## GOAL
Please repeat every one of the following lines word for word, in the same order.

## GIVEN RECORDS
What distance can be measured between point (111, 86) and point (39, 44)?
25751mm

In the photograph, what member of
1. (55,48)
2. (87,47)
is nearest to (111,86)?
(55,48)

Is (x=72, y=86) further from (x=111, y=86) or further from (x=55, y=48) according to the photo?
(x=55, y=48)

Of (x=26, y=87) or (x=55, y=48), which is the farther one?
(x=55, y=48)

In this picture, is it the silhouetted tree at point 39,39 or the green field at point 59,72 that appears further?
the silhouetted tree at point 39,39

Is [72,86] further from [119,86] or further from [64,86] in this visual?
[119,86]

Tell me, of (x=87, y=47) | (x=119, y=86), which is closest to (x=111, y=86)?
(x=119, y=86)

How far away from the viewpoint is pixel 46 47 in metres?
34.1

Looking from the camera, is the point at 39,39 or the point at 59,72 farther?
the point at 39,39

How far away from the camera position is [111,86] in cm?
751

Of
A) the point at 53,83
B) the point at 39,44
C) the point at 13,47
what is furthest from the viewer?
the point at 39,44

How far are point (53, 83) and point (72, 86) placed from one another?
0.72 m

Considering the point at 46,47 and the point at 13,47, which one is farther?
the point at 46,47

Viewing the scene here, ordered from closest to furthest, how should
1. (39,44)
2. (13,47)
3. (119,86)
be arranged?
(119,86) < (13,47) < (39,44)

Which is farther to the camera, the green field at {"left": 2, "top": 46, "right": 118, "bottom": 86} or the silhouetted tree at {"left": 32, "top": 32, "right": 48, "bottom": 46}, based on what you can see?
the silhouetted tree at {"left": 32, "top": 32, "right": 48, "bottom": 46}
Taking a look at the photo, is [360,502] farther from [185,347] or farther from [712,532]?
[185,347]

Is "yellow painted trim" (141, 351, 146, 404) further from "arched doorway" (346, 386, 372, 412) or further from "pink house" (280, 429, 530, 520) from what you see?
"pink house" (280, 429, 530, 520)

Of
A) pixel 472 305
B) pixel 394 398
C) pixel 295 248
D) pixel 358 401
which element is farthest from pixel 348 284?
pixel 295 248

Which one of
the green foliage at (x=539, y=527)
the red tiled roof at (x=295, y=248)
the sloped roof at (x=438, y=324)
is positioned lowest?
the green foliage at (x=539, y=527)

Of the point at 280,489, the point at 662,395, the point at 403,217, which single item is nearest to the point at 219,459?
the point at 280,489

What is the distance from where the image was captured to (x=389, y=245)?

## WRITTEN SOLUTION
What distance can be measured between point (111, 86) and point (39, 44)?
25751mm

In the photograph, what member of
1. (55,48)
2. (87,47)
is nearest to (111,86)?
(55,48)

Is (x=72, y=86) further from (x=111, y=86) or further from (x=55, y=48) according to the photo?
(x=55, y=48)

Of (x=26, y=87) or (x=55, y=48), which is the farther one?
(x=55, y=48)

In this picture, is it the silhouetted tree at point 39,39 or the green field at point 59,72 that appears further?
the silhouetted tree at point 39,39

Is [72,86] further from [119,86] or further from [64,86] in this visual?
[119,86]

Tell me, of (x=87, y=47) | (x=119, y=86), which is closest to (x=111, y=86)?
(x=119, y=86)

How far away from the viewpoint is pixel 46 47 in metres?
34.1

Looking from the camera, is the point at 39,39 or the point at 59,72 farther?
the point at 39,39

How far away from the camera position is [111,86] in cm?
751

Of
A) the point at 53,83
B) the point at 39,44
C) the point at 13,47
what is furthest from the viewer?
the point at 39,44

How far are point (53, 83) and point (72, 86) placed from one another?
0.72 m

Considering the point at 46,47 and the point at 13,47, which one is farther?
the point at 46,47

Viewing the scene here, ordered from closest to furthest, how should
1. (39,44)
2. (13,47)
3. (119,86)
be arranged?
(119,86) < (13,47) < (39,44)

Which is farther to the camera, the green field at {"left": 2, "top": 46, "right": 118, "bottom": 86} or the silhouetted tree at {"left": 32, "top": 32, "right": 48, "bottom": 46}, based on what you can see?
the silhouetted tree at {"left": 32, "top": 32, "right": 48, "bottom": 46}
Taking a look at the photo, is [360,502] farther from [185,347] or farther from [712,532]?
[185,347]

Is "yellow painted trim" (141, 351, 146, 404) further from "arched doorway" (346, 386, 372, 412) or further from "pink house" (280, 429, 530, 520) from what you see?
"pink house" (280, 429, 530, 520)

Of
A) pixel 472 305
B) pixel 394 398
C) pixel 295 248
D) pixel 358 401
which element is farthest from pixel 348 284?
pixel 295 248

Which one of
the green foliage at (x=539, y=527)
the red tiled roof at (x=295, y=248)
the sloped roof at (x=438, y=324)
is positioned lowest?
the green foliage at (x=539, y=527)

Of the point at 280,489, the point at 662,395, the point at 403,217, which single item is nearest to the point at 219,459?
the point at 280,489

What is the distance from where the image was captured to (x=389, y=245)?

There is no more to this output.